CYGNSS mission satellite

The U-M-led CYGNSS mission celebrates its fifth anniversary

What began as a two-year mission to measure hurricane winds has expanded far beyond its original scope.


The eight-satellite constellation is celebrating five years on orbit!
NASA CYGNSS mission principal investigator Prof. Chris Ruf looks at what the mission has accomplished, and where it’s going in a new blog post at NASA’s Earth Observatory blog.

Chris Ruf
Chris Ruf, Frederick Bartman Collegiate Professor of Climate and Space Science and CYGNSS mission principal investigator

“Five Years and Counting – Happy Birthday to the CYGNSS Octuplets!

“The CYGNSS constellation of 8 SmallSats was launched into low Earth orbit five years ago, on December 15, 2016. It began as a two-year mission to study how well GPS signals reflected from the ocean surface can help us measure the winds in hurricanes and improve our ability to forecast them. Well, we’ve done that, but it turns out those reflected signals can tell us a lot more. One of the key reasons we’ve been able to learn about all the other applications is the extra time we’ve had on orbit, to make more measurements, study their sensitivity to other environmental parameters, construct new data products, and develop scientific uses for them.

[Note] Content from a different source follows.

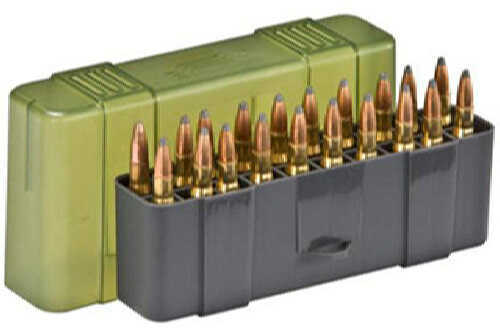 Plano 20 Round Ammunition Rifle Lg 30-45-70 Caliber 123020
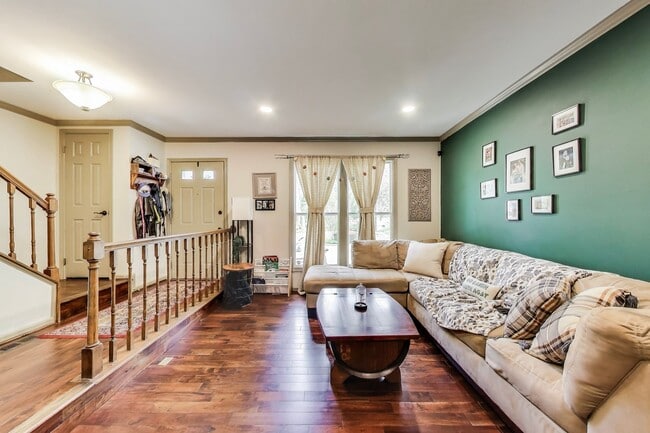 Photo - COMINGS SOON - Beautifully Updated Winchester-Built Townhome Backing to Serene Parkland.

For that, I am sincerely grateful to the team of technicians, engineers and managers at the Southwest Research Institute and the Space Physics Research Lab who designed, built, tested and now operate the spacecraft, and to our partners at Surrey Satellite Technology Ltd. who designed and built the GPS receivers that take our science measurements. They were given a schedule, a budget and a two-year requirement for on-orbit operations. We got to orbit on time and under budget and here we are, five years later, still making high quality observations with each GPS receiver on every spacecraft at 100% duty cycle. I am also very grateful to NASA for the support they have provided and for their willingness to expand the scope of CYGNSS science as we discover new, exciting and impactful things we can do with our mission.